Dataset content:
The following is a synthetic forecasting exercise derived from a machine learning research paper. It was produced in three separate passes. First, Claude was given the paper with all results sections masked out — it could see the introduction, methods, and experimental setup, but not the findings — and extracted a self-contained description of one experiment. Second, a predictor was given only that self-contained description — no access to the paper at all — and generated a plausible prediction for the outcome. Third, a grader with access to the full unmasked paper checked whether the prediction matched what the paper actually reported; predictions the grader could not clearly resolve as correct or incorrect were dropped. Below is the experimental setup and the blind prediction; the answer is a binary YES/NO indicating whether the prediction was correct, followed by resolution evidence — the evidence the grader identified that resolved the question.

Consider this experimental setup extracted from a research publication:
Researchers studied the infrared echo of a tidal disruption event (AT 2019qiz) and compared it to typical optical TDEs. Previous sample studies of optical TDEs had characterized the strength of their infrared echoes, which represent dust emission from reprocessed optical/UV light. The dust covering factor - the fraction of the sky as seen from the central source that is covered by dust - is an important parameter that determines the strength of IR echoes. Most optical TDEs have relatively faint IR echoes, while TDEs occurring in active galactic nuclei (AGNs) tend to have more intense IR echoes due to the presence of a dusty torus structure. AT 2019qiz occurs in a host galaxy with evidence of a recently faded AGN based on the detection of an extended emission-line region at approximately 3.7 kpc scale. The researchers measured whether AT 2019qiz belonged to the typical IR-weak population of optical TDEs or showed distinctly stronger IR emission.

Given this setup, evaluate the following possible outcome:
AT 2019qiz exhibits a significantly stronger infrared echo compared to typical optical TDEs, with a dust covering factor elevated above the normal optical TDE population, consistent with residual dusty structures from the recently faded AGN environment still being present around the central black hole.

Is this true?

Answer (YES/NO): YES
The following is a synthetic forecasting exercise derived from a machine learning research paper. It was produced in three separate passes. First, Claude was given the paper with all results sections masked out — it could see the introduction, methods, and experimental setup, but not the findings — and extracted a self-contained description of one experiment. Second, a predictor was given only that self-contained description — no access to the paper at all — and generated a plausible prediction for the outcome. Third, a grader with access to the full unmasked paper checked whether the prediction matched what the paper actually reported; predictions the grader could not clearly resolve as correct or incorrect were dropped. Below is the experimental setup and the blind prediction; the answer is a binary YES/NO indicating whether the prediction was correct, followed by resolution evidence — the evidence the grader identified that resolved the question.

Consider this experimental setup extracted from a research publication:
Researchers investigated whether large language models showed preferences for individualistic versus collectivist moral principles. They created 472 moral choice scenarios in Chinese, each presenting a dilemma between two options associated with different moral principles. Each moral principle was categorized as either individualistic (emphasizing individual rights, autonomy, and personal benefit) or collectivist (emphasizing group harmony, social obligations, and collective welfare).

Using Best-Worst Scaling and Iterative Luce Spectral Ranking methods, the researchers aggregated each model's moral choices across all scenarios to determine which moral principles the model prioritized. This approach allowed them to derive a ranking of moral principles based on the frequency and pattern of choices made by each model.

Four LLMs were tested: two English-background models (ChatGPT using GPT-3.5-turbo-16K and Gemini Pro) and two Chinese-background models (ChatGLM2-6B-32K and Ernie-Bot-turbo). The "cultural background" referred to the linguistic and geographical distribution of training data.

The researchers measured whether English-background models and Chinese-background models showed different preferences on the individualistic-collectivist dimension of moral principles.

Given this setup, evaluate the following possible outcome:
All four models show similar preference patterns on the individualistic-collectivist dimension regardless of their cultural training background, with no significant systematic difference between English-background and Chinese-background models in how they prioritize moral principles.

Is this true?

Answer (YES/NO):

What is expected:
Set down each record verbatim.

Result for this task:
The following is a synthetic forecasting exercise derived from a machine learning research paper. It was produced in three separate passes. First, Claude was given the paper with all results sections masked out — it could see the introduction, methods, and experimental setup, but not the findings — and extracted a self-contained description of one experiment. Second, a predictor was given only that self-contained description — no access to the paper at all — and generated a plausible prediction for the outcome. Third, a grader with access to the full unmasked paper checked whether the prediction matched what the paper actually reported; predictions the grader could not clearly resolve as correct or incorrect were dropped. Below is the experimental setup and the blind prediction; the answer is a binary YES/NO indicating whether the prediction was correct, followed by resolution evidence — the evidence the grader identified that resolved the question.

Consider this experimental setup extracted from a research publication:
Researchers studied the infrared echo of a tidal disruption event (AT 2019qiz) and compared it to typical optical TDEs. Previous sample studies of optical TDEs had characterized the strength of their infrared echoes, which represent dust emission from reprocessed optical/UV light. The dust covering factor - the fraction of the sky as seen from the central source that is covered by dust - is an important parameter that determines the strength of IR echoes. Most optical TDEs have relatively faint IR echoes, while TDEs occurring in active galactic nuclei (AGNs) tend to have more intense IR echoes due to the presence of a dusty torus structure. AT 2019qiz occurs in a host galaxy with evidence of a recently faded AGN based on the detection of an extended emission-line region at approximately 3.7 kpc scale. The researchers measured whether AT 2019qiz belonged to the typical IR-weak population of optical TDEs or showed distinctly stronger IR emission.

Given this setup, evaluate the following possible outcome:
AT 2019qiz exhibits a significantly stronger infrared echo compared to typical optical TDEs, with a dust covering factor elevated above the normal optical TDE population, consistent with residual dusty structures from the recently faded AGN environment still being present around the central black hole.

Is this true?

Answer (YES/NO): YES
The following is a synthetic forecasting exercise derived from a machine learning research paper. It was produced in three separate passes. First, Claude was given the paper with all results sections masked out — it could see the introduction, methods, and experimental setup, but not the findings — and extracted a self-contained description of one experiment. Second, a predictor was given only that self-contained description — no access to the paper at all — and generated a plausible prediction for the outcome. Third, a grader with access to the full unmasked paper checked whether the prediction matched what the paper actually reported; predictions the grader could not clearly resolve as correct or incorrect were dropped. Below is the experimental setup and the blind prediction; the answer is a binary YES/NO indicating whether the prediction was correct, followed by resolution evidence — the evidence the grader identified that resolved the question.

Consider this experimental setup extracted from a research publication:
Researchers investigated whether large language models showed preferences for individualistic versus collectivist moral principles. They created 472 moral choice scenarios in Chinese, each presenting a dilemma between two options associated with different moral principles. Each moral principle was categorized as either individualistic (emphasizing individual rights, autonomy, and personal benefit) or collectivist (emphasizing group harmony, social obligations, and collective welfare).

Using Best-Worst Scaling and Iterative Luce Spectral Ranking methods, the researchers aggregated each model's moral choices across all scenarios to determine which moral principles the model prioritized. This approach allowed them to derive a ranking of moral principles based on the frequency and pattern of choices made by each model.

Four LLMs were tested: two English-background models (ChatGPT using GPT-3.5-turbo-16K and Gemini Pro) and two Chinese-background models (ChatGLM2-6B-32K and Ernie-Bot-turbo). The "cultural background" referred to the linguistic and geographical distribution of training data.

The researchers measured whether English-background models and Chinese-background models showed different preferences on the individualistic-collectivist dimension of moral principles.

Given this setup, evaluate the following possible outcome:
All four models show similar preference patterns on the individualistic-collectivist dimension regardless of their cultural training background, with no significant systematic difference between English-background and Chinese-background models in how they prioritize moral principles.

Is this true?

Answer (YES/NO):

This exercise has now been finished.